▶ _Instructions for the task_: Put every line of the data below into a JSON list of strings, one string per line. Skip blank lines and leave out the pictures.

▶ _Given records_:
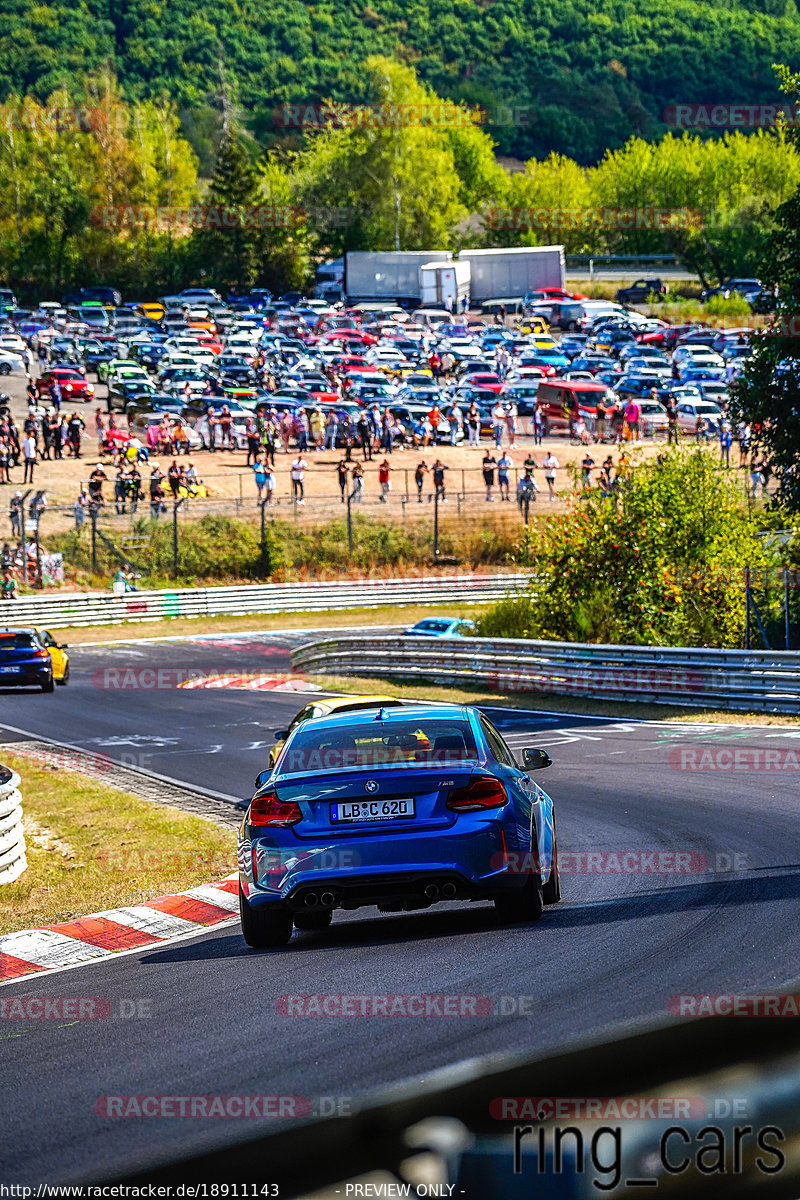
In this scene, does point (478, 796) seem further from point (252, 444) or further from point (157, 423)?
point (157, 423)

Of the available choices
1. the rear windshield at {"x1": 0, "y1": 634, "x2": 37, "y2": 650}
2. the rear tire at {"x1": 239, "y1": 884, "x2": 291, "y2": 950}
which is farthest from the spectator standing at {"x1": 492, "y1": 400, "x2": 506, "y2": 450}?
the rear tire at {"x1": 239, "y1": 884, "x2": 291, "y2": 950}

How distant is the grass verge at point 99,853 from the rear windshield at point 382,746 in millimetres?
3217

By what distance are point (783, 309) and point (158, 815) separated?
14069mm

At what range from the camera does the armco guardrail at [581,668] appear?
22.2 metres

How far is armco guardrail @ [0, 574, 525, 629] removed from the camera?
136ft

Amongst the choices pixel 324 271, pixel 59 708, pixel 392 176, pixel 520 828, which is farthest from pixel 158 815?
pixel 392 176

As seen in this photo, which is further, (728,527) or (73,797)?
(728,527)

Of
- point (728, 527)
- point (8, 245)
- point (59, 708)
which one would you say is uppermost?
point (8, 245)

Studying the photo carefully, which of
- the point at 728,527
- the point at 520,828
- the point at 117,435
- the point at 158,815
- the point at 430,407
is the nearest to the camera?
the point at 520,828

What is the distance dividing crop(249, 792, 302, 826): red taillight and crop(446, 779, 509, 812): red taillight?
80cm

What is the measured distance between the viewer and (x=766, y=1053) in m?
2.66

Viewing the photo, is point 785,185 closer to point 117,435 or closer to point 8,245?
point 8,245

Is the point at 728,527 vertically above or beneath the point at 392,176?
beneath

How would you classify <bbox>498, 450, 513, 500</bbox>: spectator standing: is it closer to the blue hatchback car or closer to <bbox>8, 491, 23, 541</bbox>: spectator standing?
<bbox>8, 491, 23, 541</bbox>: spectator standing
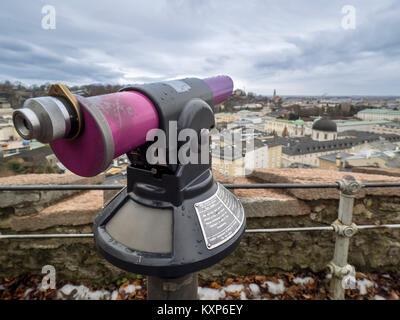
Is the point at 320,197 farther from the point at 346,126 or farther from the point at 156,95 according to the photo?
the point at 346,126

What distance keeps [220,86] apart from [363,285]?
7.50 ft

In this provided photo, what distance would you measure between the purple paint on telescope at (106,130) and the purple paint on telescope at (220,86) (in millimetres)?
512

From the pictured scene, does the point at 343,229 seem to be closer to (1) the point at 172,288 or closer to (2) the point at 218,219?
(2) the point at 218,219

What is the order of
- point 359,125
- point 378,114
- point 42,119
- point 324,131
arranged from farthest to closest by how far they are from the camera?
point 378,114 < point 359,125 < point 324,131 < point 42,119

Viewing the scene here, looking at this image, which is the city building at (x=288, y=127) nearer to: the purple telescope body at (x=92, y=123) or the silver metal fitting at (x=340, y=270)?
the silver metal fitting at (x=340, y=270)

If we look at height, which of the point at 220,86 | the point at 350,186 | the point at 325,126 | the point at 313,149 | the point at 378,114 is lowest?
the point at 313,149

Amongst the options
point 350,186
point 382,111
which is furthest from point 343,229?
point 382,111

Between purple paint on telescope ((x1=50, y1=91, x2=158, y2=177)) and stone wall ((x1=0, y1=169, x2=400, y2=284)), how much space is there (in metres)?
1.54

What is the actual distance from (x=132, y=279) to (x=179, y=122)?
199cm

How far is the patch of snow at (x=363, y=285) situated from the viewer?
7.95 feet

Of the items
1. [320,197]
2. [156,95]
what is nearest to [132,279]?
[320,197]

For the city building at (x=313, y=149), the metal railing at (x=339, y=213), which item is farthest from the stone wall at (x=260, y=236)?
the city building at (x=313, y=149)

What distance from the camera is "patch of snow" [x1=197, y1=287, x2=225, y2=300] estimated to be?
241 centimetres

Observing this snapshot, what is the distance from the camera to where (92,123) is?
0.81 metres
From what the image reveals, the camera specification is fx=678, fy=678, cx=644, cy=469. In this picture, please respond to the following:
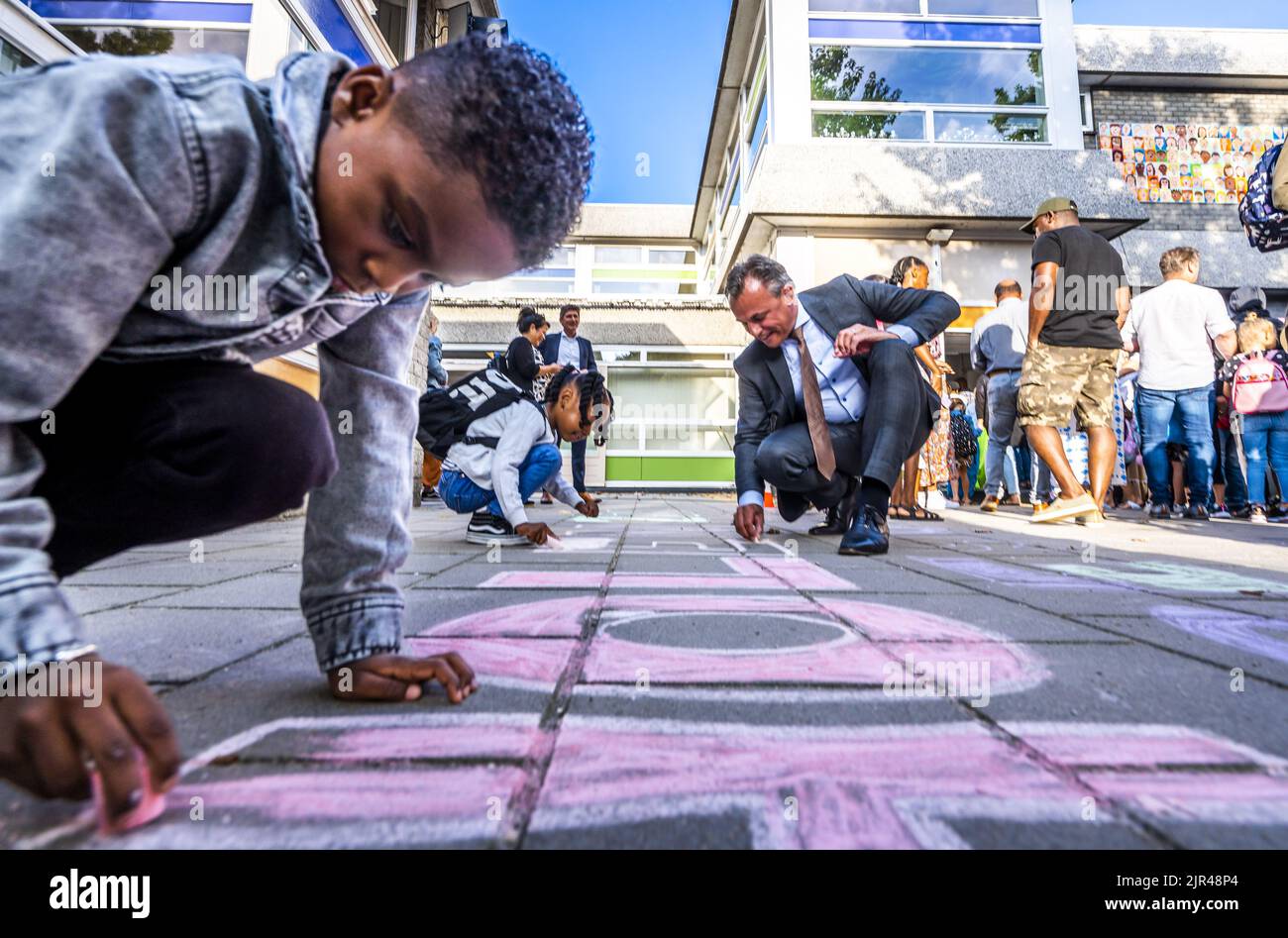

▶ _Answer to the exercise_:
[
  "In this scene, does point (478, 796) seem further from point (252, 444) or further from point (157, 423)?",
  "point (157, 423)",
  "Of the available choices",
  "1. the rear windshield at {\"x1\": 0, \"y1\": 634, \"x2\": 37, \"y2\": 650}",
  "2. the rear tire at {\"x1\": 239, \"y1\": 884, \"x2\": 291, \"y2\": 950}",
  "which is farthest from the spectator standing at {\"x1\": 492, \"y1\": 400, \"x2\": 506, \"y2\": 450}?",
  "the rear tire at {\"x1\": 239, \"y1\": 884, \"x2\": 291, \"y2\": 950}",
  "How distant is the grass verge at point 99,853 from the rear windshield at point 382,746 in millimetres?",
  "3217",
  "By what distance are point (783, 309) and point (158, 815) separated?",
  "14069mm",
  "At what range from the camera does the armco guardrail at [581,668] appear?",
  "22.2 metres",
  "How far is armco guardrail @ [0, 574, 525, 629] removed from the camera?",
  "136ft",
  "Amongst the choices pixel 324 271, pixel 59 708, pixel 392 176, pixel 520 828, which is farthest from pixel 158 815?",
  "pixel 392 176",
  "As seen in this photo, which is further, (728,527) or (73,797)?",
  "(728,527)",
  "Of",
  "- point (728, 527)",
  "- point (8, 245)",
  "- point (59, 708)",
  "which one would you say is uppermost?",
  "point (8, 245)",
  "Studying the photo carefully, which of",
  "- the point at 728,527",
  "- the point at 520,828",
  "- the point at 117,435",
  "- the point at 158,815",
  "- the point at 430,407",
  "is the nearest to the camera?",
  "the point at 520,828",
  "What is the distance dividing crop(249, 792, 302, 826): red taillight and crop(446, 779, 509, 812): red taillight?",
  "80cm",
  "What is the measured distance between the viewer and (x=766, y=1053) in m?",
  "2.66",
  "Viewing the photo, is point 785,185 closer to point 117,435 or closer to point 8,245?",
  "point 8,245",
  "Is the point at 728,527 vertically above or beneath the point at 392,176?",
  "beneath",
  "How would you classify <bbox>498, 450, 513, 500</bbox>: spectator standing: is it closer to the blue hatchback car or closer to <bbox>8, 491, 23, 541</bbox>: spectator standing?",
  "<bbox>8, 491, 23, 541</bbox>: spectator standing",
  "Is the point at 320,197 farther from the point at 346,126 or farther from the point at 156,95 according to the photo?",
  "the point at 346,126",
  "What distance keeps [220,86] apart from [363,285]?",
  "7.50 ft",
  "In this provided photo, what distance would you measure between the purple paint on telescope at (106,130) and the purple paint on telescope at (220,86) (in millimetres)?",
  "512",
  "From the pictured scene, does the point at 343,229 seem to be closer to (1) the point at 172,288 or closer to (2) the point at 218,219?",
  "(2) the point at 218,219",
  "What is the order of",
  "- point 359,125",
  "- point 378,114",
  "- point 42,119",
  "- point 324,131",
  "arranged from farthest to closest by how far they are from the camera?",
  "point 378,114 < point 359,125 < point 324,131 < point 42,119",
  "Viewing the scene here, looking at this image, which is the city building at (x=288, y=127) nearer to: the purple telescope body at (x=92, y=123) or the silver metal fitting at (x=340, y=270)?",
  "the silver metal fitting at (x=340, y=270)",
  "If we look at height, which of the point at 220,86 | the point at 350,186 | the point at 325,126 | the point at 313,149 | the point at 378,114 is lowest?",
  "the point at 313,149",
  "Amongst the options",
  "point 350,186",
  "point 382,111",
  "which is furthest from point 343,229?",
  "point 382,111",
  "Between purple paint on telescope ((x1=50, y1=91, x2=158, y2=177)) and stone wall ((x1=0, y1=169, x2=400, y2=284)), how much space is there (in metres)?",
  "1.54",
  "What is the actual distance from (x=132, y=279) to (x=179, y=122)?",
  "199cm",
  "How far is the patch of snow at (x=363, y=285) situated from the viewer?",
  "7.95 feet",
  "Of the items",
  "1. [320,197]",
  "2. [156,95]",
  "what is nearest to [132,279]?",
  "[320,197]",
  "For the city building at (x=313, y=149), the metal railing at (x=339, y=213), which item is farthest from the stone wall at (x=260, y=236)?",
  "the city building at (x=313, y=149)",
  "What distance from the camera is \"patch of snow\" [x1=197, y1=287, x2=225, y2=300] estimated to be?",
  "241 centimetres",
  "Observing this snapshot, what is the distance from the camera to where (92,123) is?",
  "0.81 metres",
  "From what the image reveals, the camera specification is fx=678, fy=678, cx=644, cy=469. In this picture, please respond to the following:"
]